> Problem statement
Go to the line below containing "Employ a quantitative" and print exactly from there through the line containing "Well-positioned to generate", both included. Print nothing else.

> Data for this exercise
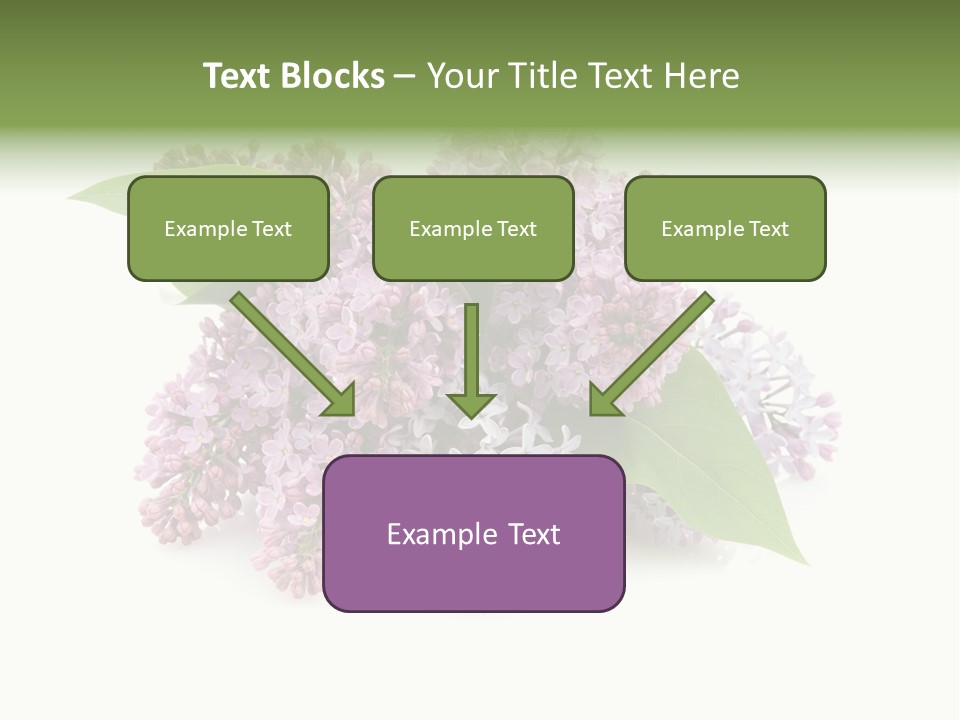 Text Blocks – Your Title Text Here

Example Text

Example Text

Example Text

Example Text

--

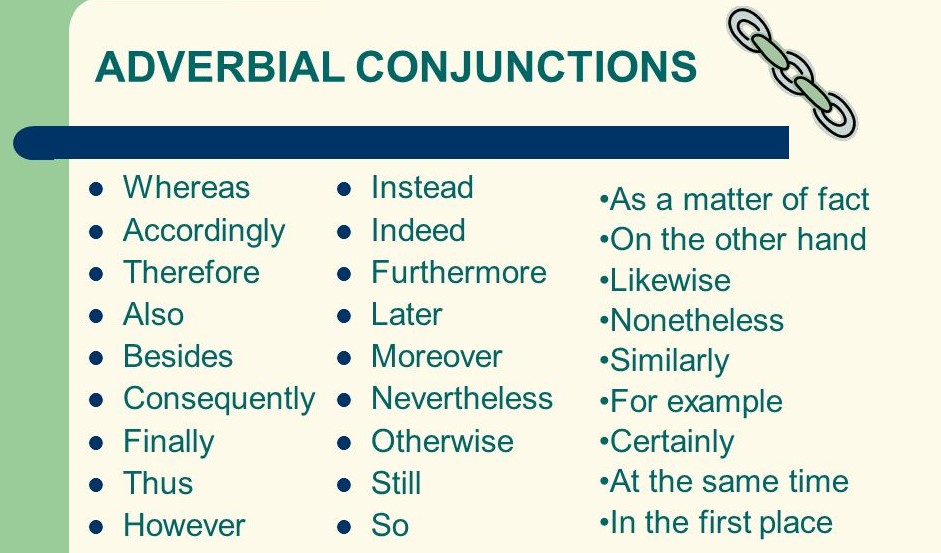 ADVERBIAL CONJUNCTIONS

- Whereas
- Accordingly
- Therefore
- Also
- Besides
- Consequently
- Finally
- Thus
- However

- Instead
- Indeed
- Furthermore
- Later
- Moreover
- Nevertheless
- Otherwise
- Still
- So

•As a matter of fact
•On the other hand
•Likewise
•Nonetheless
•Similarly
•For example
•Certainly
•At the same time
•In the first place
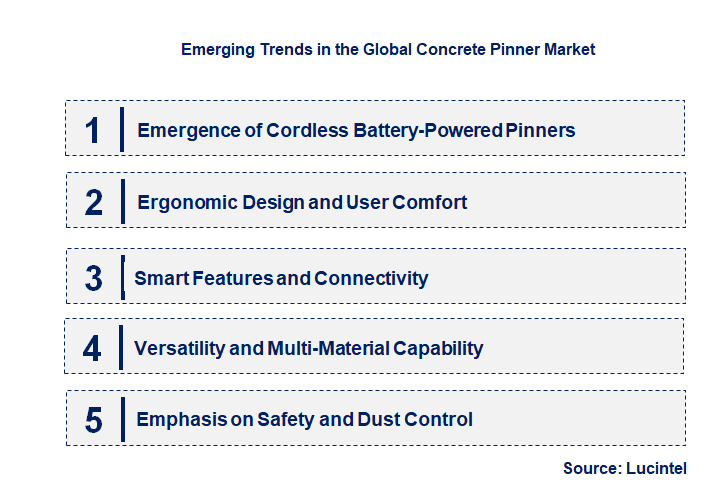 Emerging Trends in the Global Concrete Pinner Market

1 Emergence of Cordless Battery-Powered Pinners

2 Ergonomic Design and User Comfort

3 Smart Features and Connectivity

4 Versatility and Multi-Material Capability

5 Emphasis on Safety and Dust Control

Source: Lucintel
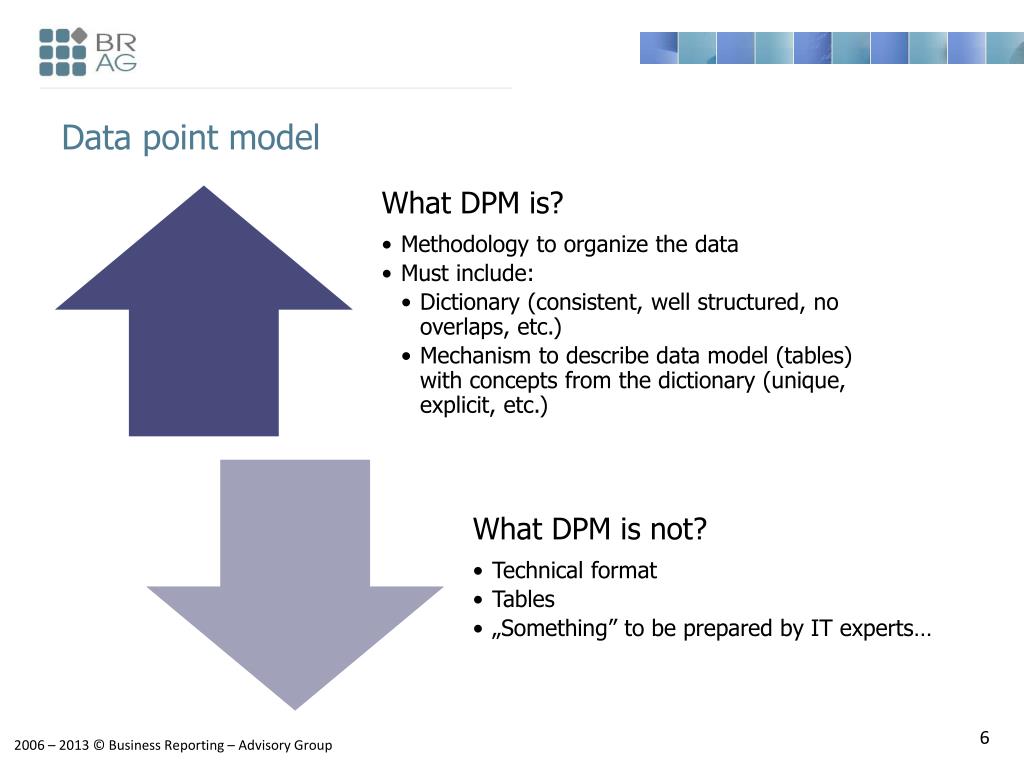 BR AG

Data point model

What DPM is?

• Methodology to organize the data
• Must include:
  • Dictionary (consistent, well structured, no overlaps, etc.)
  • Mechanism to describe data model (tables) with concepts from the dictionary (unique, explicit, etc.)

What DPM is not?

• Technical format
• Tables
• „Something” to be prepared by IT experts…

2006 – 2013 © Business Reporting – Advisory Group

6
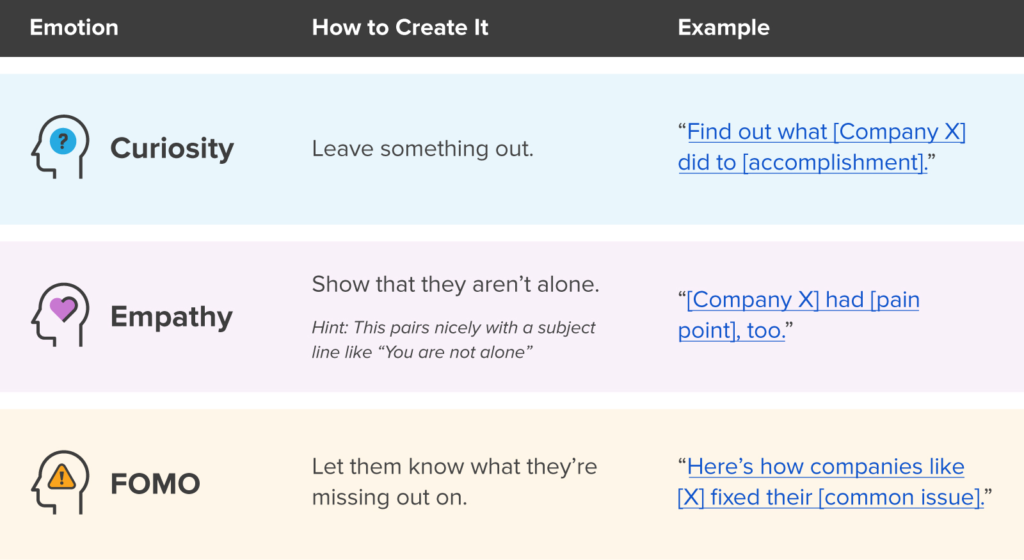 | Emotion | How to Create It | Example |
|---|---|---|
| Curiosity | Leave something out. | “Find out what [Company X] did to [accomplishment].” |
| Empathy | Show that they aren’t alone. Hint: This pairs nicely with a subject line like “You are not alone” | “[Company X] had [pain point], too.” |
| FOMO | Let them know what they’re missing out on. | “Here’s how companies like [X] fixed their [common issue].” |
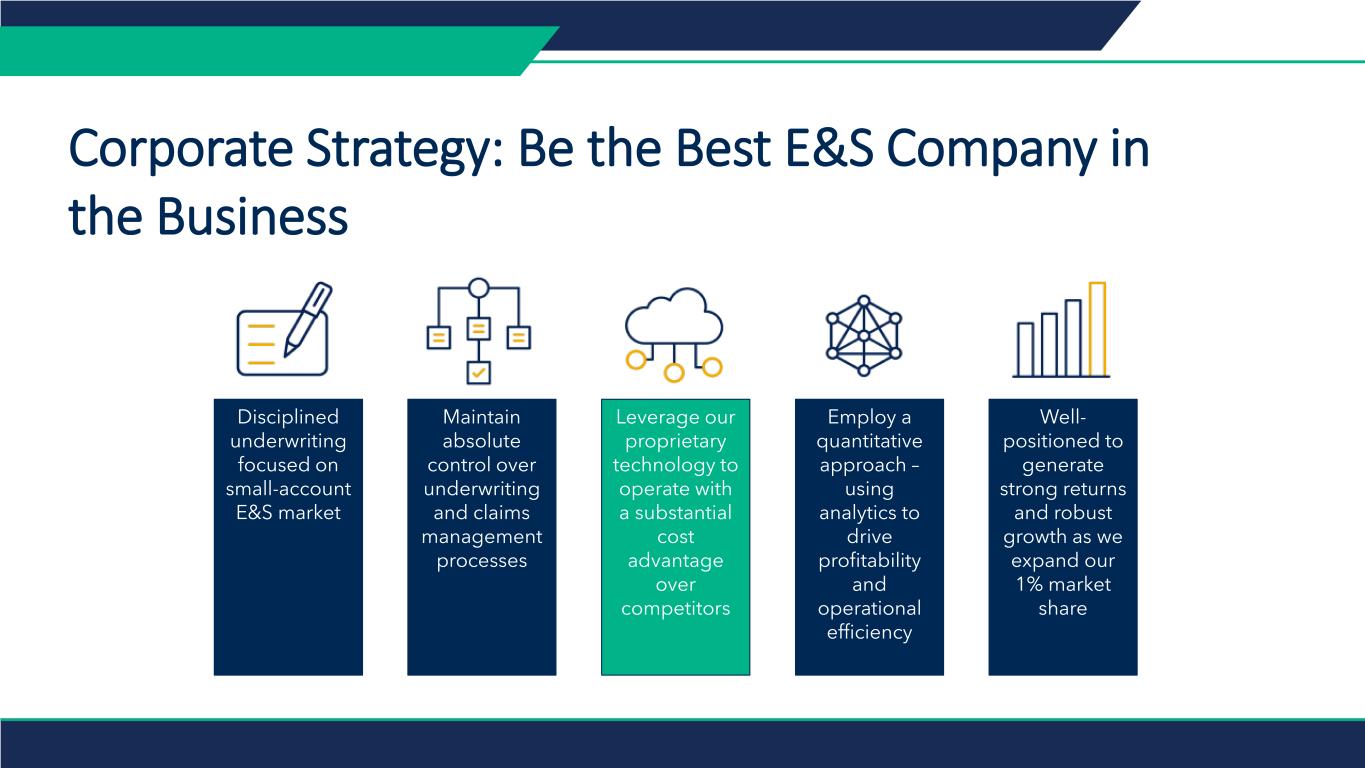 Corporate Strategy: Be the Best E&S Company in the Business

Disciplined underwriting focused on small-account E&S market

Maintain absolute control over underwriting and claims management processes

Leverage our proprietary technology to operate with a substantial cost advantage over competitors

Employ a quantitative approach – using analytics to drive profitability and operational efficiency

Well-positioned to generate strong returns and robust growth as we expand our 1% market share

...

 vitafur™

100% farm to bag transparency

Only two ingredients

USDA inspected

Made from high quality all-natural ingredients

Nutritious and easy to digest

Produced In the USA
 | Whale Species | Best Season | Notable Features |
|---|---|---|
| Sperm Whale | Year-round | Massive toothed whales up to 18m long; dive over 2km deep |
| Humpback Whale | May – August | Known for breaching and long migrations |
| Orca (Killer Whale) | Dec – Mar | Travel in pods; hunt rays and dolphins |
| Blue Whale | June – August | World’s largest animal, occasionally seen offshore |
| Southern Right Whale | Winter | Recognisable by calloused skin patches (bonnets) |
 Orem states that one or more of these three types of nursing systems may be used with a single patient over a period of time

> Solution to this problem
Employ a quantitative approach – using analytics to drive profitability and operational efficiency

Well-positioned to generate strong returns and robust growth as we expand our 1% market share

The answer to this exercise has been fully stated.